Problem to solve
Reproduce the material below word for word, but leave the pictures out.

[Start Records supplied]

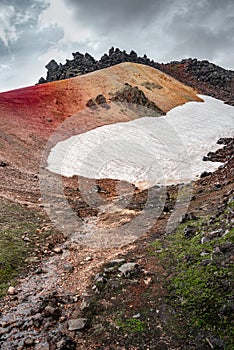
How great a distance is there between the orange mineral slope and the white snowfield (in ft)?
7.60

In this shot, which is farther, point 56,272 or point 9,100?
point 9,100

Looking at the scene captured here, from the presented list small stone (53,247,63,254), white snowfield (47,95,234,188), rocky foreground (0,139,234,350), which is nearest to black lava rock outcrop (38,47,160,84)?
white snowfield (47,95,234,188)

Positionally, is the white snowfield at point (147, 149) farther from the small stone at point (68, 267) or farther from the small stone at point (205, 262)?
the small stone at point (205, 262)

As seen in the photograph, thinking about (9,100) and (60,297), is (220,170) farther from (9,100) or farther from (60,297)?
(9,100)

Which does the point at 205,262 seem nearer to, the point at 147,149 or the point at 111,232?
the point at 111,232

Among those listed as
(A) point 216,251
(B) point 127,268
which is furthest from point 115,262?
(A) point 216,251

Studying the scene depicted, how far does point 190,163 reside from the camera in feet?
95.5

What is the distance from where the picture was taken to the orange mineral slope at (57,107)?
93.8 feet

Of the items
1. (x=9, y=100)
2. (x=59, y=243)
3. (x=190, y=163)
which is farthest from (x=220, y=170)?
(x=9, y=100)

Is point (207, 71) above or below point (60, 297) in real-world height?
above

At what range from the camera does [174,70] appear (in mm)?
89312

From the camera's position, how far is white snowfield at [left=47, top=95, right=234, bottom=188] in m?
26.9

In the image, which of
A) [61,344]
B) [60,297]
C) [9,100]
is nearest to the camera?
[61,344]

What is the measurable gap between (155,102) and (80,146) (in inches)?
890
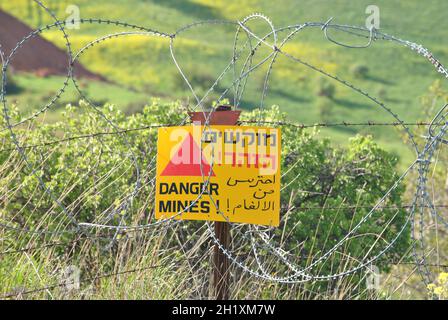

[End Records supplied]

Response to this exercise
How great a distance is there between the orange mineral slope and the white snowfield (in ft)?
7.60

In this shot, which is farther, point 56,272 or point 9,100?
point 9,100

Looking at the scene captured here, from the presented list small stone (53,247,63,254), white snowfield (47,95,234,188), rocky foreground (0,139,234,350), which is nearest to black lava rock outcrop (38,47,160,84)?
white snowfield (47,95,234,188)

Positionally, is the white snowfield at point (147, 149) farther from the small stone at point (68, 267) or farther from the small stone at point (205, 262)?
the small stone at point (205, 262)

As seen in the photograph, thinking about (9,100) and (60,297), is (220,170) farther from (9,100) or farther from (60,297)?
(9,100)

Which does the point at 205,262 seem nearer to, the point at 147,149 or the point at 111,232?
the point at 111,232

Among those listed as
(A) point 216,251
(B) point 127,268
which is furthest from point 115,262?
(A) point 216,251

Studying the scene depicted, how far does point 190,163 reside from the camera in feet?
95.5

What is the distance from where the picture was taken to the orange mineral slope at (57,107)?
93.8 feet

Of the items
1. (x=9, y=100)
2. (x=59, y=243)
3. (x=190, y=163)
which is farthest from (x=220, y=170)?
(x=9, y=100)

Is point (207, 71) above or below point (60, 297) in real-world height?
above

At what range from the camera does [174,70] appear (in mm)?
89312

From the camera's position, how far is white snowfield at [left=47, top=95, right=234, bottom=188] in m?
26.9

In the image, which of
A) [61,344]
B) [60,297]
C) [9,100]
is nearest to the camera?
[61,344]

What is the measurable gap between (155,102) and (80,146) (in inches)?
890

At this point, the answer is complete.